* Begin Dataset rows *

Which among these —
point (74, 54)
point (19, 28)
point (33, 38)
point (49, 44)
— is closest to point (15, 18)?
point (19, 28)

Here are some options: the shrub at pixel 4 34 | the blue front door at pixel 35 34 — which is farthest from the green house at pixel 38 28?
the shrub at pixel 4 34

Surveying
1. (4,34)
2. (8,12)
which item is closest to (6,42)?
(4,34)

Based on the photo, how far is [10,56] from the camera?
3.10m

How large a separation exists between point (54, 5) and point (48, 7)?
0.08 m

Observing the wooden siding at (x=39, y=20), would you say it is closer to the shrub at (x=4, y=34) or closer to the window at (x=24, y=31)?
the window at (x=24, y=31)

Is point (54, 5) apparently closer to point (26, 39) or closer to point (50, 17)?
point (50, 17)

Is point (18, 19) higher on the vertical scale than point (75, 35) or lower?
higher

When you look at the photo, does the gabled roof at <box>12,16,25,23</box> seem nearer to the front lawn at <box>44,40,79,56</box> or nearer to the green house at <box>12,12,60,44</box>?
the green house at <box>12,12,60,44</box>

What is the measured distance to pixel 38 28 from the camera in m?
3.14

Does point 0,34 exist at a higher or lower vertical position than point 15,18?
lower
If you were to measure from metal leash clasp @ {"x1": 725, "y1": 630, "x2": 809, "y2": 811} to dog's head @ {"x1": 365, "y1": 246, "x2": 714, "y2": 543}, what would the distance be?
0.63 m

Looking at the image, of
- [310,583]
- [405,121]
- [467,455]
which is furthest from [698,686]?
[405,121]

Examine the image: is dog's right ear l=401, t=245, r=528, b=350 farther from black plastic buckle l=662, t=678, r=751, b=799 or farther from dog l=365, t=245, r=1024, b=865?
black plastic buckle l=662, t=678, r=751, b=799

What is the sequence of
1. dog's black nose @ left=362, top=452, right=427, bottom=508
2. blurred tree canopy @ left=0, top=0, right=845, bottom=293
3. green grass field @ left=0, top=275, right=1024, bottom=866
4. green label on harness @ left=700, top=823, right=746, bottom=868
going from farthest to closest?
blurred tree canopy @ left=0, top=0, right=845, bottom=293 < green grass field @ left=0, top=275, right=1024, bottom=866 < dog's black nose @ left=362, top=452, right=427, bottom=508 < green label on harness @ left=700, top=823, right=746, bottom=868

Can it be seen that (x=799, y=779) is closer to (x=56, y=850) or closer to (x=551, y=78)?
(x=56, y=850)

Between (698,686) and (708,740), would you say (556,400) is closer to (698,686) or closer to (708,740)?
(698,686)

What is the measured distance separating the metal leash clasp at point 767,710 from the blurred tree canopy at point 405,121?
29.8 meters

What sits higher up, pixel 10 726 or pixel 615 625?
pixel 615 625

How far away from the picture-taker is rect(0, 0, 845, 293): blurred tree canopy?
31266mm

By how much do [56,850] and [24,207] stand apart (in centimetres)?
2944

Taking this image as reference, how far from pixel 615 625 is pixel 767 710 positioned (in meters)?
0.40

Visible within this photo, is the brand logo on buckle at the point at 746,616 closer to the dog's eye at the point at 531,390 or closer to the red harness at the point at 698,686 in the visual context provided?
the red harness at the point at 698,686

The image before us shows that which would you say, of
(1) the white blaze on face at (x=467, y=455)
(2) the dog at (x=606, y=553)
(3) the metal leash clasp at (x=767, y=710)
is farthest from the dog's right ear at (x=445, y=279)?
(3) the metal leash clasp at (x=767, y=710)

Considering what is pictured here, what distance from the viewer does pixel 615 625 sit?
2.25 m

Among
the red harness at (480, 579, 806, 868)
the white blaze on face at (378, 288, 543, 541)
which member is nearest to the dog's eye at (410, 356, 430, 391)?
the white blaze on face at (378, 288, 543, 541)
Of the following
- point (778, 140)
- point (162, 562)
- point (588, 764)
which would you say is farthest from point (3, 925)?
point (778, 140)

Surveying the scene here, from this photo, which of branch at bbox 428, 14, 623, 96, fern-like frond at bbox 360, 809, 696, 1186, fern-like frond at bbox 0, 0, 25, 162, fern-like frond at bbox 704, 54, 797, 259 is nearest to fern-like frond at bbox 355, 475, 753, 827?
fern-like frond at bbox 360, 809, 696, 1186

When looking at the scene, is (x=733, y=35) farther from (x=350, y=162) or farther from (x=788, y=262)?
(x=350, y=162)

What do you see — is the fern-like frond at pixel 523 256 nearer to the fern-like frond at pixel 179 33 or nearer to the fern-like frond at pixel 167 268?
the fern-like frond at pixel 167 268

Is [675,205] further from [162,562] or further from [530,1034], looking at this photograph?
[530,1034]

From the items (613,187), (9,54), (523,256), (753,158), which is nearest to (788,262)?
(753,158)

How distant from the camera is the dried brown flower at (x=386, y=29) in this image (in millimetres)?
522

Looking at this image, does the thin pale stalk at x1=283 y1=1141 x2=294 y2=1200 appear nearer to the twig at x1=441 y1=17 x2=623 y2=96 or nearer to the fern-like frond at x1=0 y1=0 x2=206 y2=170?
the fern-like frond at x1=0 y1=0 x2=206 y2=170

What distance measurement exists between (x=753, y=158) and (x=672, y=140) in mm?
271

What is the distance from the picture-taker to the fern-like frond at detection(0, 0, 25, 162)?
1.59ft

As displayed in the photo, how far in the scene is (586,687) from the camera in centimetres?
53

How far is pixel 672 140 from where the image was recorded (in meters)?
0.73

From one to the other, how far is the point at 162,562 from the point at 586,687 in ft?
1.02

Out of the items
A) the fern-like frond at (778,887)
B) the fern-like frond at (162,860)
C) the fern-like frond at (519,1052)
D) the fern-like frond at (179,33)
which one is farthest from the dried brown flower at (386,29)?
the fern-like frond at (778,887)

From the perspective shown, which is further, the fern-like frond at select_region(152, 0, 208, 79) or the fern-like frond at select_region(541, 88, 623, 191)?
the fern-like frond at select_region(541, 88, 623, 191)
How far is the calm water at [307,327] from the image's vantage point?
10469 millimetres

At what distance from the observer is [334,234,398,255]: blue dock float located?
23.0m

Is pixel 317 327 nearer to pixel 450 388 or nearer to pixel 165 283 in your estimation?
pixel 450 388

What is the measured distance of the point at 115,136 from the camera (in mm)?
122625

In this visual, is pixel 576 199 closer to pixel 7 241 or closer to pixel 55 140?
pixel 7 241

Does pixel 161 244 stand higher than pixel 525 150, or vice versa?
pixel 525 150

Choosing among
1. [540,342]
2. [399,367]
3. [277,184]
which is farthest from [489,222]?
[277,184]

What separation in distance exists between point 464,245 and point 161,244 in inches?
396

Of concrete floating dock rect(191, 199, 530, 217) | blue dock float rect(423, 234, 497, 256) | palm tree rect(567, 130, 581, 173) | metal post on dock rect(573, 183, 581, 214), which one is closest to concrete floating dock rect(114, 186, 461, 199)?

* End Dataset rows *

Aim of the task –
Please copy everything from the line containing "What is the distance" down to the end of the material, substituting "dock buoy" for "dock float" and leaving all else unchanged.

Right answer –
What is the distance from the picture-taker to the fern-like frond at detection(0, 0, 25, 162)?
1.59ft

As displayed in the photo, how far in the scene is (586,687) from the camera in centimetres?
53

How far is pixel 672 140 from where the image was recorded (in meters)?
0.73

From one to the other, how far is the point at 162,562 from the point at 586,687 in ft?
1.02

Out of the items
A) the fern-like frond at (778,887)
B) the fern-like frond at (162,860)
C) the fern-like frond at (519,1052)
D) the fern-like frond at (179,33)
which one is farthest from the dried brown flower at (386,29)?
the fern-like frond at (778,887)

From the perspective shown, which is further, the fern-like frond at select_region(152, 0, 208, 79) or the fern-like frond at select_region(541, 88, 623, 191)?
the fern-like frond at select_region(541, 88, 623, 191)
How far is the calm water at [307,327] from the image's vantage point?
10469 millimetres

At what distance from the observer is [334,234,398,255]: blue dock buoy located?
23.0m

Is pixel 317 327 nearer to pixel 450 388 or nearer to pixel 165 283 in your estimation?
pixel 450 388

What is the measured distance of the point at 115,136 from the camera (in mm)?
122625

In this visual, is pixel 576 199 closer to pixel 7 241 or closer to pixel 55 140?
pixel 7 241

Does pixel 161 244 stand higher than pixel 525 150, or vice versa?
pixel 525 150

Choosing among
1. [540,342]
2. [399,367]
3. [277,184]
which is farthest from [489,222]?
[277,184]

What separation in distance exists between point 464,245 and point 161,244 in inches?
396

Of concrete floating dock rect(191, 199, 530, 217) | blue dock buoy rect(423, 234, 497, 256) | palm tree rect(567, 130, 581, 173) | metal post on dock rect(573, 183, 581, 214), which one is closest to concrete floating dock rect(114, 186, 461, 199)?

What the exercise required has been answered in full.